トヨタタイムズは、新聞のセンターの2面に、太く、大きく、カタカナの赤字で、

「トヨ」

「タイム」

「ズ」

と3段に記載があり、

「未来を、どこまで楽しくできるか。」というキーメッセージがあり、さらに、編集長の香川照之さんが語るコピーがあります。

トヨタの社長が言っている、未来のモビリティ社会をつくる、ライフスタイルや街の在り方まで変える、クルマではなく未来をつくる。というような言葉を、編集長の香川さんが取材し、連載していくというような内容です。

 

toyotatimes.jp

 

TVCMも、見ましたが、香川さんの熱の入った演技でした。CMでも、「トヨ」「タイムズ」と「トヨ」の後で、明確に言葉を切っていました。

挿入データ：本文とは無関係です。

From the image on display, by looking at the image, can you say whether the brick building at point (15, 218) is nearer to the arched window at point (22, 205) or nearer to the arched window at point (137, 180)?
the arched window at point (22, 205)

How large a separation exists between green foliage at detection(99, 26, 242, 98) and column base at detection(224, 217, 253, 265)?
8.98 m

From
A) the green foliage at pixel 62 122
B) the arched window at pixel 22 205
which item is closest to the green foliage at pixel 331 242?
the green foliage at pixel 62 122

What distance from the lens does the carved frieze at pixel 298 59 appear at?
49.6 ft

はじめは、「トヨタ」「イズム」かと思ったのですが、(まあ、それに掛けているのは明らかですが、一応は、)「タイムズ」は、「TIME」や「New York Times」のような新聞や雑誌のことであり、トヨタの考えていることを伝える、媒体という体裁にしてあります。

 

お金もかかっていますし、嫌がおうでも期待感を煽っているので、次回以降、どのような驚きのある情報発信があるのかと期待してしまいます。

 

トヨタ」「イズム」とすると、トヨタ主義になってしまい、唯我独尊で、不遜な感じもしますので、苦肉の策だったんではないかと想像しますが、面白いなと思いました。

 

もうの正月広告は、西武そごうの広告です。強いメッセージ性を感じました。

クリームの入った皿(クリームパイのイメージ)を、顔の中心に当てられた女性がキービジュアルで、「女の時代、なんていらない?」と、文章の最後にある「わたしは、私。」で締めらている広告です。

 

www.sogo-seibu.jp

 

活躍だ、進出だというもてはやされるだけの「女の時代」は必要ない。男も女もなく、一人ひとりが「私の時代」をつくることが必要としています。

これが最後の「わたしは、私。」とつながり、クリームの入った皿を顔に受けた女性のキービジュアルと対になっています。

 

この広告、ネット上では、だいぶ炎上しているようです。女性のキービジュアルの解釈は、意見が分かれそうです。ハッとするビジュアルであることは確かです。

 

 

話題になるだけでも、成功なのかもしれません。

 

この「わたしは、私。」のメッセージは、西武そごうとして、どのように事業に波及させていくのかなぁと思いました。

 

単なる、ビジュアルとコピーの正月広告で終わるのかもしれませんし、実際の事業に敷衍するのかもしれません。

事業に展開するのなら、相当高度なブランド戦略です。